E comunque rimango della mia idea di fondo: quella di cinghiali e caprioli è ormai una questione sociale, non più solo agricola. E la facoltà di abbattimento non equivale ad autorizzare una strage, ma alla creazione di un pericolo la cui presenza gli animali colgono e dal quale, come è dimostrato, rifuggono, ritirandosi in aree meno coltivate e abitate.

 

Roma, 11 giu. (askanews) – Arriva finalmente il via libera all’abbattimento dei cinghiali che si sono moltiplicati in Italia raggiungendo oltre un milione di esemplari che, dalle campagne alle città, mettono a rischio la sicurezza dei cittadini, oltre a distruggere i raccolti agricoli. E’ quanto afferma in una nota la Coldiretti nell’esprimere apprezzamento per la delibera approvata dalla Regione Lombardia per contrastare il proliferare di cinghiali, soprattutto a tutela della sicurezza e della salvaguardia delle colture agricole. Per la prima volta – sottolinea la Coldiretti – viene finalmente data la possibilità agli agricoltori, provvisti di regolare licenza, di abbattere tutto l’anno i cinghiali, con l’ampliamento dell’attività di contenimento finora riservata solo alla polizia provinciale e ai cacciatori. Un provvedimento approvato dalla regione Lombardia in cui nel quinquennio 2013/201, il cinghiale ha arrecato danni alle colture agricole per 1.669.989 euro di indennizzi erogati da Regione Lombardia, corrispondenti a 2.807 eventi di danno denunciati e ha provocato 384 sinistri stradali denunciati, con erogazione di risarcimenti 606.664 euro complessivi.

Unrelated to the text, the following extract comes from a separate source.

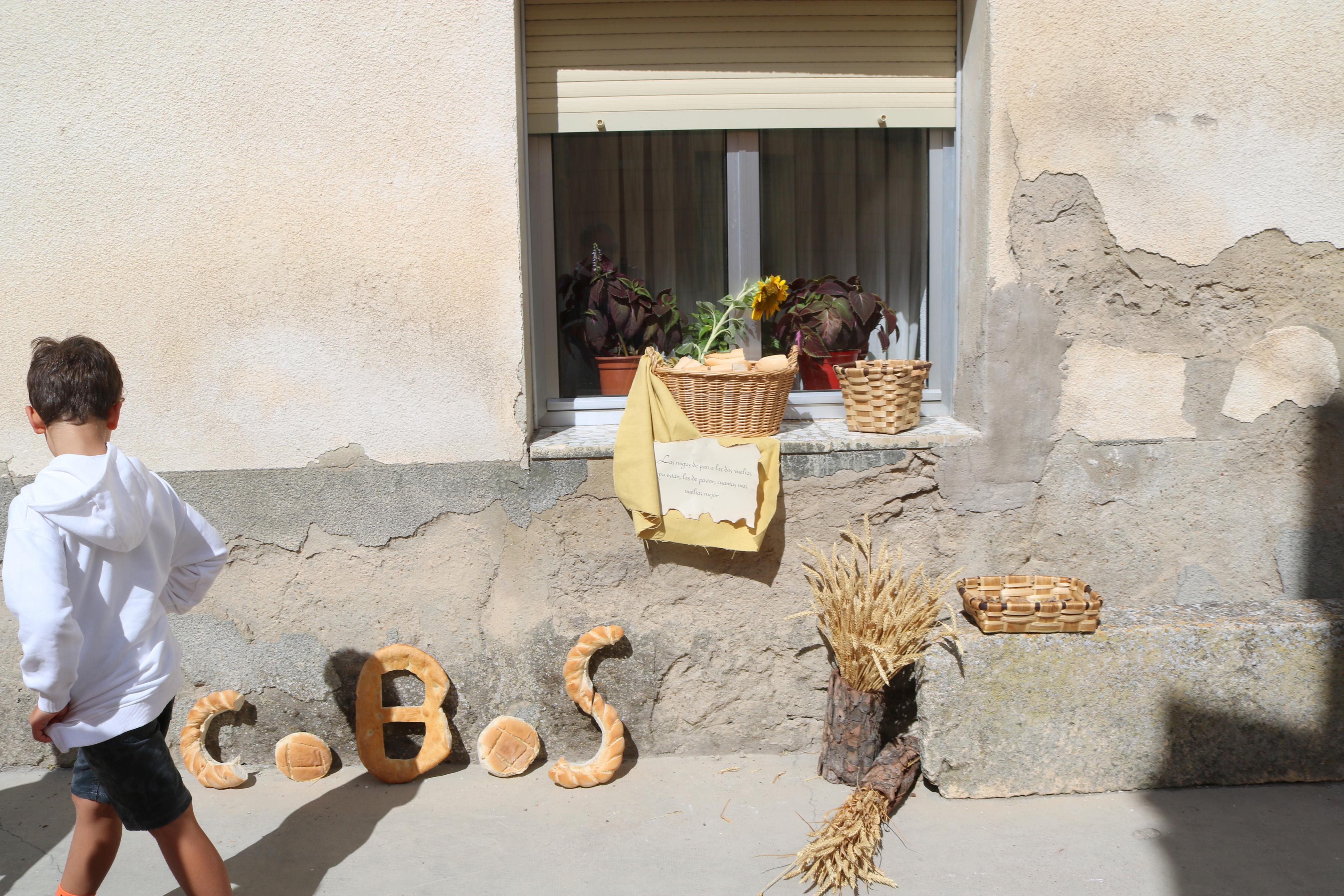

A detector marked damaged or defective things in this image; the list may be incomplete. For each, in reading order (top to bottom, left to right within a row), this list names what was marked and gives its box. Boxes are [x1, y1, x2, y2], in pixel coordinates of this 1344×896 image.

cracked plaster wall [0, 2, 532, 475]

La Coldiretti auspica che tale provvedimento venga adottato da altre Regioni in una situazione in cui negli ultimi dieci anni il numero dei cinghiali presenti in Italia è praticamente raddoppiato per risolvere il problema della incidenza dei cinghiali per l’incolumità delle persone e la sicurezza dei trasporti nonché, per la salvaguardia delle produzioni agricole e degli ecosistemi. Nel provvedimento della Lombardia – spiega la Coldiretti – si riconosce nella sostanza la possibilità da parte dei proprietari e conduttori di terreni agricoli di esercitare una facoltà di legittima difesa in presenza di minime condizioni che semplificano il precedente approccio burocratico. Tra i requisiti – continua la Coldiretti – si ritiene in particolare l’accertamento di danni alle colture nei 6 mesi antecedenti la data di presentazione della domanda di autorizzazione che ha la durata di 12 mesi; la titolarità di licenza di porto di fucile e la abilitazione alla caccia di selezione nel caso di ricorso a particolari modalità. Naturalmente – conclude la Coldiretti – l’esercizio dell’abbattimento deve avvenire in condizione di sicurezza attraverso la comunicazione preventiva agli organi di polizia competenti per il territorio oltre che di compatibilità ambientale risultando vietato l’intervento nelle aree protette ma è anche previsto un sistema di tracciabilità per garantire il monitoraggio e il controllo sanitario“.